Eventually, the government ended the import privileges after the heads of the groups who benefited were continually the victims of contract-style assassination attempts.

The trial has dragged on since April in the heavily guarded courtroom at the Matrosskaya Tishina prison. Prosecutor has asked for 15 years for Anokhin, 12 years for Radchikov and 10 years for Smurov [22].




1. What were the three Afghan war veterans accused of?

2. Why do you think Sergei Trakhirov was killed?

3. What made prosecutors seek long prison sentences for the veterans?

4. What funds did Valery Radchikov, Mikhail Likhodei and Sergei Trakhirov run?

5. What did the two funds fight over?

6. Why were they rivals?

7. Why did the government have to end the import privileges handed out to the funds previously?




A military court Friday acquitted three Afghan war veterans accused of killing 14 people in the Kotlyakovskoye cemetery blast in a case highlighting police use of force and intimidation to wrest false confessions.

In the verdict, Judge Vladimir Serdyukov said former paratroopers Andrei Anokhin and Mikhail Smurov were driven by “fear for their lives and the lives of their relatives” when they falsely confessed to carrying out the bombing November 10, 1996.

The judge also said the details of their confessions were not substantiated by evidence.

The two veterans and the third defendant, Valery Radchikov, were released Friday after almost three years in jail.

In their confessions, which were written the same day but in different police cells, Anokhin and Smurov said Radchikov paid them $60,000 to kill his rival, Sergei Trakhirov.

Once out of police hands and on trial, Anokhin and Smurov retracted their statements, saying they had been drugged, threatened with rape and beaten by police detectives.

Analysis of the physical evidence substantiated their claims that the confessions were false the judge said.

Valery Radchikov, who lost both legs in Afghanistan, said he may file suit against the officers of the Interior Ministry and Prosecutor General's Office who linked him, Anokhin and Smurov to the bombing and kept them in custody for almost three years [23].




1. What did the Kotlyakovskoye cemetery blast case highlight?

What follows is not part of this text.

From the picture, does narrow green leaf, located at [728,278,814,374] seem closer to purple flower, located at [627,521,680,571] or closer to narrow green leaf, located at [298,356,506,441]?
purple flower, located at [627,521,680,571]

2. Do you believe police used force and intimidation to wrest false confessions?

3. Why do you think Anokhin and Smurov confessed to carrying out the bombing?

4. Do you agree that all the confessions must be always substantiated by evidence?

5. Why did the defendants spend almost three years in jail?

6. What means did police use to wrest false confessions?

7. Do you believe the organizers of the blast will be found?